Wednesday, November 11, 2015
Sandler, Travis & Rosenberg Trade Report

The Bureau of Industry and Security has issued a final rule that, effective Nov. 12, adds seven entities in China and Hong Kong to its list of entities restricted from receiving exports of dual-use goods from the United States. BIS has determined that these entities have made attempts to supply U.S.-origin items to an Iranian party associated with the Iranian defense ministry and an Iranian party whose customers include companies designated as specially designated nationals.

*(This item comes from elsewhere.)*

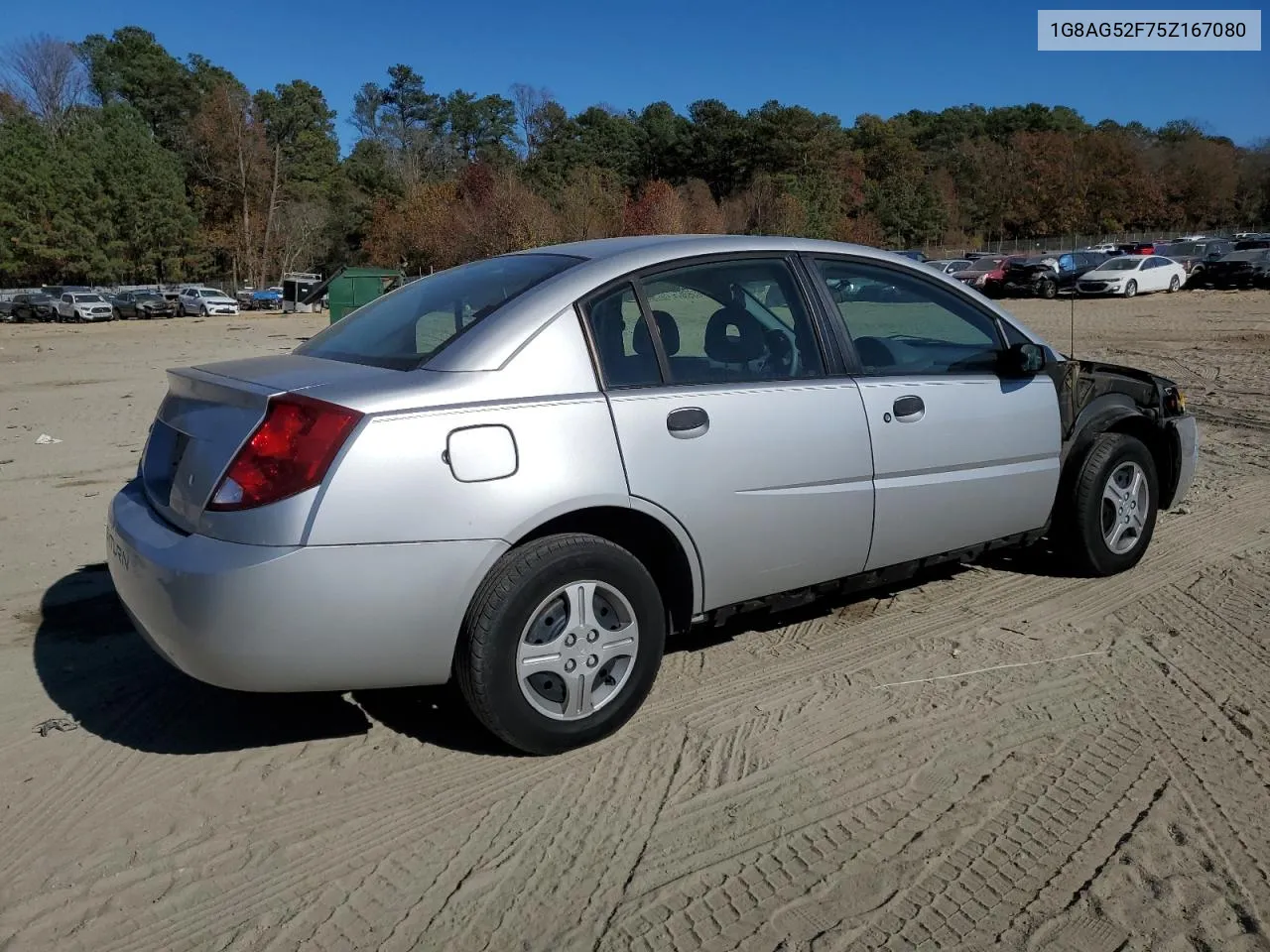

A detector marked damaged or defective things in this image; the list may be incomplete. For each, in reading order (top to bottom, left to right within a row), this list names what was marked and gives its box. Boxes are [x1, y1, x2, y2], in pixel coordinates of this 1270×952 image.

For these seven entities there will be a license requirement for all items subject to the Export Administration Regulations and a license review policy of presumption of denial. The license requirement applies to any transaction in which items are to be exported, reexported or transferred (in-country) to any of these entities or in which they act as purchaser, intermediate consignee, ultimate consignee or end-user. In addition, no license exceptions are available for exports, reexports or transfers (in-country) to these entities.

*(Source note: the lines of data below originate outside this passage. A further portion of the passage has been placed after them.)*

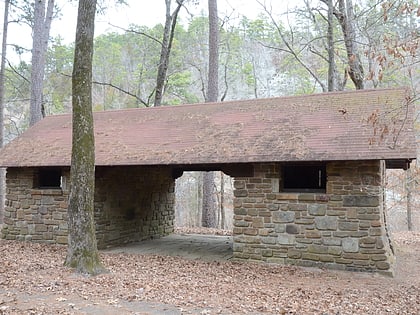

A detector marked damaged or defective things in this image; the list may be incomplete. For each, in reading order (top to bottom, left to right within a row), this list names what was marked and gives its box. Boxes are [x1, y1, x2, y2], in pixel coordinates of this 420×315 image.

rusty metal roof [0, 89, 416, 168]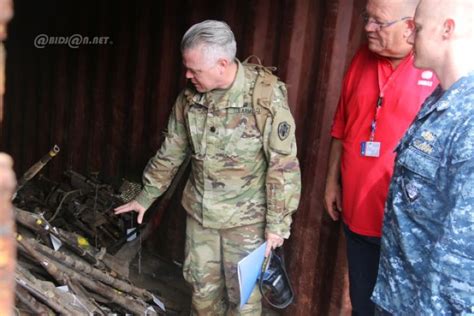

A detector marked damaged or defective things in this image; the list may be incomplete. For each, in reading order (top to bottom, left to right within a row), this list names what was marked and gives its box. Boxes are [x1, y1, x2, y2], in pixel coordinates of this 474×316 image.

pile of rusted metal [12, 147, 177, 314]
rusted metal sheet [0, 0, 366, 314]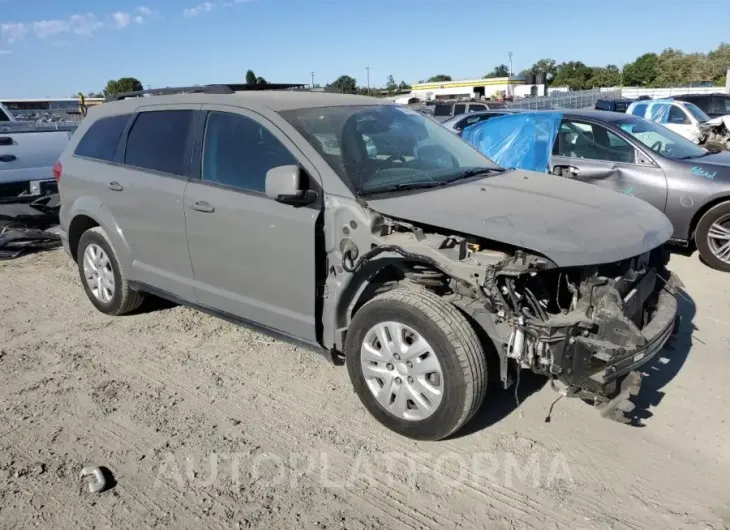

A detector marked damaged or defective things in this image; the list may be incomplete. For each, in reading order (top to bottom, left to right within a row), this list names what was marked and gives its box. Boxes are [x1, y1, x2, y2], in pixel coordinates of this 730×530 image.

damaged gray suv [59, 82, 680, 438]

This rule also removes two persons from the Entity List and modifies ten existing entries (one under China and nine under Hong Kong) to provide additional or modified addresses and/or aliases for these persons.

Shipments of items removed from eligibility for a license exception or export or reexport without a license (NLR) as a result of this rule that were en route aboard a carrier to a port of export or reexport on Nov. 12 pursuant to actual orders for export or reexport to a foreign destination may proceed to that destination under the previous eligibility for a license exception or NLR.